Table 1: optical fiber related and performance parameters

As can be seen from table 1 above:

in terms of relevant parameters, the out-of-roundness of the core rod Preform-Cir _ core (%) is reduced from 0.13 of the comparative example to 0.1 and below of the example, the out-of-roundness of the Fiber core Fiber-T-Cir _ core (%) is reduced from 2.65 of the comparative example to 0.5 and below of the example, and the out-of-roundness of the Fiber cladding Fiber-T-Cir _ clad (%) is reduced from 0.35 of the comparative example to 0.13 and below of the example, so that the improvement effect is obvious.

Optical fiber performance aspects: the numerical aperture NA is reduced from more than 0.2 of a comparative example to 0.199 and less of an embodiment, the DMD Inner & Outer Mask @850nm is reduced from about 0.1 of the comparative example to 0.6 and less of the embodiment, the full injection bandwidth @850 is increased from about 6000MHz & km of the comparative example to 9000-11000 MHz & km of the embodiment, the full injection bandwidth @1300 is increased from about 700MHz & km of the comparative example to about 750MHz & km of the embodiment, the effective mode bandwidth @850nm is increased from about 5400MHz & km of the comparative example to 11000-14000 MHz & km of the embodiment, the improvement effect is obvious, and the transmission performance of the multimode optical fiber in the using process is greatly improved.

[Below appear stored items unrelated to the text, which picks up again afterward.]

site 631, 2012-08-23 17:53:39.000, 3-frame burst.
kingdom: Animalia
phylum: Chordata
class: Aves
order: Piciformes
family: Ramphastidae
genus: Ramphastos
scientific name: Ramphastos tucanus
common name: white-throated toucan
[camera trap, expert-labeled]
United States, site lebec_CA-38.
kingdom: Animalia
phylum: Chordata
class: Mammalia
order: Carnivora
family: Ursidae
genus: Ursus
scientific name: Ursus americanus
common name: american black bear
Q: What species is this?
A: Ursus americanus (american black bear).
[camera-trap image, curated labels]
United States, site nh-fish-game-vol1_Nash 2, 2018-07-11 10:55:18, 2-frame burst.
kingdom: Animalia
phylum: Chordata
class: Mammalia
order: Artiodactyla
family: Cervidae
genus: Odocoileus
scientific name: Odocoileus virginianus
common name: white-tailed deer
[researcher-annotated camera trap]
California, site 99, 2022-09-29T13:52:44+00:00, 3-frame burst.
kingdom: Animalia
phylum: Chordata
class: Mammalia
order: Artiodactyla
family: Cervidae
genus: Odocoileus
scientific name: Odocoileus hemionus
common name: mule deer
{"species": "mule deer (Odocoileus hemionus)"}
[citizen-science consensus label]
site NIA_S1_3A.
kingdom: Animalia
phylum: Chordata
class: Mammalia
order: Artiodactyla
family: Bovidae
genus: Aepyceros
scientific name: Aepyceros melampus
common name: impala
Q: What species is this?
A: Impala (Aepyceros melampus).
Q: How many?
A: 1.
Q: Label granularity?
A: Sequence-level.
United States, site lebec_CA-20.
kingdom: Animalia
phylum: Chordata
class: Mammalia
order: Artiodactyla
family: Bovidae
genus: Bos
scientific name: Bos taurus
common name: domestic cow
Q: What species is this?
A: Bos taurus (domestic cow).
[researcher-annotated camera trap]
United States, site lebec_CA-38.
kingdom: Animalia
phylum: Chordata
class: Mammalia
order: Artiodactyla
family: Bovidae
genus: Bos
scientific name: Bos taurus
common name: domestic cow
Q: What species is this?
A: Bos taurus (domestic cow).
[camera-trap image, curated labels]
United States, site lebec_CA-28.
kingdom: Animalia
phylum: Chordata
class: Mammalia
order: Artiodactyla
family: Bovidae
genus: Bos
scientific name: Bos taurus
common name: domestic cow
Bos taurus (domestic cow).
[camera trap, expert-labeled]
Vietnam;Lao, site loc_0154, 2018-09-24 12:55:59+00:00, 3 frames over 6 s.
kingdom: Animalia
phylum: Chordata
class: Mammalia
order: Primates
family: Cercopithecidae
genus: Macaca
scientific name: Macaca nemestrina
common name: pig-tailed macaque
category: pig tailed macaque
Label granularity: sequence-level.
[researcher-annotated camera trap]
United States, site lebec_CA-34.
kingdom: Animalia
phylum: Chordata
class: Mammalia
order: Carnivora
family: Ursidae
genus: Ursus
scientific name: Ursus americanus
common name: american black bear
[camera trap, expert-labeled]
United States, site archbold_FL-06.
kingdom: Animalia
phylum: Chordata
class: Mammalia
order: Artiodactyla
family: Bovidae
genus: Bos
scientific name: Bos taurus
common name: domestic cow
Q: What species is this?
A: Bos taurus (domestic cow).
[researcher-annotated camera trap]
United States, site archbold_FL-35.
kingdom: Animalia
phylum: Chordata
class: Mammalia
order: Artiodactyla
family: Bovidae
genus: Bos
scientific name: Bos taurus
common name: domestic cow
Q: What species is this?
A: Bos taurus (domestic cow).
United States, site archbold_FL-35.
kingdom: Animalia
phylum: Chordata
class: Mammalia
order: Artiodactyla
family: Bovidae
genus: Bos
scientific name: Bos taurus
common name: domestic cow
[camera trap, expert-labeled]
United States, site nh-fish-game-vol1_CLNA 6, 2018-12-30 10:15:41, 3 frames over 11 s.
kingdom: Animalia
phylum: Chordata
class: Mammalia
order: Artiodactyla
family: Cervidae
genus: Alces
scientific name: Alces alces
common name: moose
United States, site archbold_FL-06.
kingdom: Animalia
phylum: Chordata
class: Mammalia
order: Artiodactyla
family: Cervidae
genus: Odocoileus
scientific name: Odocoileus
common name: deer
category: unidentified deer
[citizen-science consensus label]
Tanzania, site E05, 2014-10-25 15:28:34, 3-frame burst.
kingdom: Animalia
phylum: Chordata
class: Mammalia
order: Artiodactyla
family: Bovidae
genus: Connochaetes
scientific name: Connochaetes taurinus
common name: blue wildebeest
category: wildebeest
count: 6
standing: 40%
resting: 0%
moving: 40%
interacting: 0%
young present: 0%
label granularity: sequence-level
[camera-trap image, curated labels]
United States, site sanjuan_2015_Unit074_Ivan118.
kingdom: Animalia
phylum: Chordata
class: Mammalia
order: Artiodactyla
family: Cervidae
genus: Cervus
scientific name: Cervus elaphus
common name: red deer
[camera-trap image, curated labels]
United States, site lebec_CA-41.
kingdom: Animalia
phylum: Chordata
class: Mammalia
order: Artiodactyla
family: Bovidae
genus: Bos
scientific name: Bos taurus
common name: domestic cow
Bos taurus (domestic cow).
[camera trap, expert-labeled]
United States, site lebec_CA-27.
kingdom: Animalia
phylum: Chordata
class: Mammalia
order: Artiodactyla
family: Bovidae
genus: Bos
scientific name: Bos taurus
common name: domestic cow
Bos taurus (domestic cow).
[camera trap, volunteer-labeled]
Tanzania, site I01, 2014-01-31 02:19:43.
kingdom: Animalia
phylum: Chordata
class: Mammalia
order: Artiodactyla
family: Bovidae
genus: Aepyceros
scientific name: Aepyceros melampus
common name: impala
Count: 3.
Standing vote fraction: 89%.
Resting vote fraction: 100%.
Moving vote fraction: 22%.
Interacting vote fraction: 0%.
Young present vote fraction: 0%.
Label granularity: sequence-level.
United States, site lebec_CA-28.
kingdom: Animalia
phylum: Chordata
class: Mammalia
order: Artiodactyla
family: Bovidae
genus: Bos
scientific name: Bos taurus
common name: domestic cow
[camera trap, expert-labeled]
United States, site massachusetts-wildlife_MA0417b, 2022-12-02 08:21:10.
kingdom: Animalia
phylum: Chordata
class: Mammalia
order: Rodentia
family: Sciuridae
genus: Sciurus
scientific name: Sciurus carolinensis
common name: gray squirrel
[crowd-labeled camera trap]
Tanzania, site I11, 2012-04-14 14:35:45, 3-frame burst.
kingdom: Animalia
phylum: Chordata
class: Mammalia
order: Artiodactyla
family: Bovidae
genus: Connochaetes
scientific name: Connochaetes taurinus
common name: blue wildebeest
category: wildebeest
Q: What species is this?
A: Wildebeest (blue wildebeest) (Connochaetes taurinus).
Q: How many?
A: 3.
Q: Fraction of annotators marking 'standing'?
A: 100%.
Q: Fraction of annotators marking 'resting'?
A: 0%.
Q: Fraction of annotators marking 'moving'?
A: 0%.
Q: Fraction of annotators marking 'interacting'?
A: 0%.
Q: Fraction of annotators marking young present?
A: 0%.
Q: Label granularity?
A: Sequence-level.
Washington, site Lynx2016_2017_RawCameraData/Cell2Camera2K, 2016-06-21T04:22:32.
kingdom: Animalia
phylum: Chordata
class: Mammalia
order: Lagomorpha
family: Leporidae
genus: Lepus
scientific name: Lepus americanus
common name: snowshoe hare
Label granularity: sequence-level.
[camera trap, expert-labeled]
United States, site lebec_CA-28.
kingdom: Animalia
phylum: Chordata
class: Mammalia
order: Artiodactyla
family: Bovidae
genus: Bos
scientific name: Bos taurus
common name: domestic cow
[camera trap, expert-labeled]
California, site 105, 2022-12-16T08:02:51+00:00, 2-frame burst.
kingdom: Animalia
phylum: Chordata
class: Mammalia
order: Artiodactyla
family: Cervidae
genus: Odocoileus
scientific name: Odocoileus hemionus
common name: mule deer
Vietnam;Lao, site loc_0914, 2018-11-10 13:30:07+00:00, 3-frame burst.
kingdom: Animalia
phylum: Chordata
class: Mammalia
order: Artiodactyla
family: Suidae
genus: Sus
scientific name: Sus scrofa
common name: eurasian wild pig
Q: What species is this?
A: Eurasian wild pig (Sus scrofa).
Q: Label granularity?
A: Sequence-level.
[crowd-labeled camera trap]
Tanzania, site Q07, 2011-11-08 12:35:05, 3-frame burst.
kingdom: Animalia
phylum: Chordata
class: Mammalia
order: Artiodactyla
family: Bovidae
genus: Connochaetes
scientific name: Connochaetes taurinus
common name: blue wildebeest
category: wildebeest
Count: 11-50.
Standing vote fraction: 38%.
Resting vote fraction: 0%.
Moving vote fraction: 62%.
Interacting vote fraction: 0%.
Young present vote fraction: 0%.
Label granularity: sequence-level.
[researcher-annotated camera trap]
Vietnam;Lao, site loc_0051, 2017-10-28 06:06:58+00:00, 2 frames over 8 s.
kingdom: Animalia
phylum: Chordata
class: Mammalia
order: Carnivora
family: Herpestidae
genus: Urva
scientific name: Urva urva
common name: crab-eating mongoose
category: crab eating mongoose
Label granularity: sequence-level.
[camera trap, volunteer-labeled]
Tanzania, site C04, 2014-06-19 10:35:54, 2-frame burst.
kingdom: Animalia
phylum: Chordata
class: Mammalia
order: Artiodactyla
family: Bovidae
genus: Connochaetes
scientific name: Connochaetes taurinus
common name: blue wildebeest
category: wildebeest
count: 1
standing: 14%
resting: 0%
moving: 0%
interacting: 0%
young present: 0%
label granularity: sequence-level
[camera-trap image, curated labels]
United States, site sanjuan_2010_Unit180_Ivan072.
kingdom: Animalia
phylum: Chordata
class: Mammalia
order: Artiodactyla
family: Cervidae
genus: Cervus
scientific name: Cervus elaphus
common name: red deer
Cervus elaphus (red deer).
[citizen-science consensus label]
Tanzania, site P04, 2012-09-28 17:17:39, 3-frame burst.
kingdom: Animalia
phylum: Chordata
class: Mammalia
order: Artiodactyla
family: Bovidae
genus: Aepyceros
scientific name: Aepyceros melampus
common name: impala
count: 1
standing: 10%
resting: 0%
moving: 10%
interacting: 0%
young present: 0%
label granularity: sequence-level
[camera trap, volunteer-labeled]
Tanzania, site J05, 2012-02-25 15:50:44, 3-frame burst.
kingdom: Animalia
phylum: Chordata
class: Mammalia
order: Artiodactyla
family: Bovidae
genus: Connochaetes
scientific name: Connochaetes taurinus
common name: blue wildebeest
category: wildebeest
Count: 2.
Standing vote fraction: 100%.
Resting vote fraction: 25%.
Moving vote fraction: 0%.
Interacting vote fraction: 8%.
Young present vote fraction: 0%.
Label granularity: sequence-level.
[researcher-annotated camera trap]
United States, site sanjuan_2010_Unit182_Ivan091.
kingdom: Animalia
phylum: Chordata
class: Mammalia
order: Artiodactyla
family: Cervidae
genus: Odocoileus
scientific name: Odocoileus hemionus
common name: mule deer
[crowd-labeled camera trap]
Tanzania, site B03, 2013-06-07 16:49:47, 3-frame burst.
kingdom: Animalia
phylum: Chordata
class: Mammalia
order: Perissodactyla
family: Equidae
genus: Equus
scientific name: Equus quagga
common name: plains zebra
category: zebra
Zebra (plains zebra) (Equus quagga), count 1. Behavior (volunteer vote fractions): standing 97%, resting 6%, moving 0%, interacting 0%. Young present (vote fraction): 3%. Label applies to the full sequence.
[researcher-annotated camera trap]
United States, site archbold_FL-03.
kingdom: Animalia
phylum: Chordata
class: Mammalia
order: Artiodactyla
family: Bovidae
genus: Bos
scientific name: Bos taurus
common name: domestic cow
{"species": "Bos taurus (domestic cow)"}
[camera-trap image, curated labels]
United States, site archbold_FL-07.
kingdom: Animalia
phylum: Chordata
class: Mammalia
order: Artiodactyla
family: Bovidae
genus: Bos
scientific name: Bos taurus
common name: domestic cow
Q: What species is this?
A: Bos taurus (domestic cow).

It will be understood by those skilled in the art that the foregoing is only a preferred embodiment of the present invention, and is not intended to limit the invention, and that any modification, equivalent replacement, or improvement made within the spirit and principle of the present invention should be included in the scope of the present invention.

Claims

1. A method for manufacturing a core rod for an optical fiber preform, comprising:

in the preparation stage of the core rod, GeCl in a PCVD process reaction gas closed constant temperature device (5)₄A second flow controller (13) control branch is additionally arranged on the reaction gas path, the pipeline of the second flow controller (13) control branch consists of a high-purity metal pipe and a second flow controller (13), and the reactant GeCl₄The airflow enters a subsequent deposition process to participate in deposition reaction after being controlled in a segmented manner by a double-flow controller of a first flow controller (4) and a second flow controller (13), and the double-flow controllers select the same range and are: 55 sccm-60 sccm, and 100 GeCl pieces are designed for each flow controller₄The flow compensation points correspond to 100 flow opening points from 1 point to 100 points, the first flow controller (4) is started at the initial stage of deposition to the edge of a deposition layer of the core layer, the opening interval is between 4% and 20% according to the compensation flow gradient flow value of set germanium, the second flow controller (13) is automatically started when the first flow controller (4) is operated to the 11 th point corresponding to the opening, at the moment, the double flow controllers are kept to be operated to the first flow controller (4) to the opening 80% at different openings, the constant opening of the first flow controller (4) is kept, the second flow controller (13) is operated to set the gradient opening of the compensation value of the germanium to be between 7% and 90%, and the operation is continued until the flow opening is set to be terminated by core rod deposition.

2. An optical fiber preform core rod produced based on the method of claim 1.